Service Delivery

Tummy time without the tears: The impact of parent positioning and play

Mendres‐Smith et al. (2020) · Journal of Applied Behavior Analysis 2020
★ The Verdict

Chest-to-chest tummy time with a toy lets moms cut infant crying and boost head lift without extra equipment.

✓ Read this if BCBAs working with infants in early-intervention home programs.
✗ Skip if Clinicians serving only school-age or non-verbal populations.

01Research in Context

01

What this study did

The team asked moms to do chest-to-chest tummy time while holding a small toy near their face.

Each mom tried the new hold during normal play at home.

Researchers counted how often the baby cried and how long the baby lifted its head.

02

What they found

Most babies cried less and held their head up longer when mom used the chest-to-chest hold with a toy.

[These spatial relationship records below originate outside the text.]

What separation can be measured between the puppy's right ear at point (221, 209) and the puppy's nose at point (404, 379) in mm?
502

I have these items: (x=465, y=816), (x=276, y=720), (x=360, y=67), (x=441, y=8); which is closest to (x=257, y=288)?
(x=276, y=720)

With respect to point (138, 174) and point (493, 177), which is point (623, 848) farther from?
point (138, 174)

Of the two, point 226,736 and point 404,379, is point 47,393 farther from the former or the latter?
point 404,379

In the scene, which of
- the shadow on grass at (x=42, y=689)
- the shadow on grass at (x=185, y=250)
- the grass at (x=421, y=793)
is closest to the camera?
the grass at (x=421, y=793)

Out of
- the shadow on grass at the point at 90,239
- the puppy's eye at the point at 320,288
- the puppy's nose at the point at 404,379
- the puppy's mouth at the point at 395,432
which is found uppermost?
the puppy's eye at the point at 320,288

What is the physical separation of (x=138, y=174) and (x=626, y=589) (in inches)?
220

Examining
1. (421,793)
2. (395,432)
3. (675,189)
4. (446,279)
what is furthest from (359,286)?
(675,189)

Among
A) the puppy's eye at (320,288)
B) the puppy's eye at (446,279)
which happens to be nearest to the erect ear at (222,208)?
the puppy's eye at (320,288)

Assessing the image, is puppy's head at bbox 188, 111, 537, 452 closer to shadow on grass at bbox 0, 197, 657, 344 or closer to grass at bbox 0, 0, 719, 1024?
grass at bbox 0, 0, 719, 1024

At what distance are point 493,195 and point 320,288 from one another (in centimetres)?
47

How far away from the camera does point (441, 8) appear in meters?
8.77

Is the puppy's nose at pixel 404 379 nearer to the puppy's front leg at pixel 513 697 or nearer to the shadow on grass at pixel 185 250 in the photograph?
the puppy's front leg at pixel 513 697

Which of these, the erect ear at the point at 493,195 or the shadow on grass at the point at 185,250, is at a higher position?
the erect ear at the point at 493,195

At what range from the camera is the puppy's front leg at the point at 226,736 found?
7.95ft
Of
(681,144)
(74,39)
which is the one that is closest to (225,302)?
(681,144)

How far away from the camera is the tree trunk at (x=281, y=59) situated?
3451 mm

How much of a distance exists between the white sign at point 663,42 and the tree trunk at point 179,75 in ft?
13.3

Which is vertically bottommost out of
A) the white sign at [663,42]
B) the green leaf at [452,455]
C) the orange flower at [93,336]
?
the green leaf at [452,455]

Moms said the method felt easy and helpful.

The study shows a simple parent trick can replace fancy equipment.

03

How this fits with other research

Hickey et al. (2024) later showed a 20-minute online video can teach parents a different infant skill, proving parent training can be digital.

Pelaez et al. (2011) first showed that when moms copy baby sounds right away, babies vocalize more; the tummy-time study uses the same quick-response idea but targets motor skills instead of sounds.

Neimy et al. (2020) also had moms play at home and saw big gains in at-risk babies, matching the positive home-based results seen here.

04

Why it matters

You can teach parents to cut crying and boost head control with zero extra gear.

Show caregivers the chest-to-chest hold plus toy prompt during your next visit.

One small change in how they place the baby gives two gains: happier tummy time and stronger neck muscles.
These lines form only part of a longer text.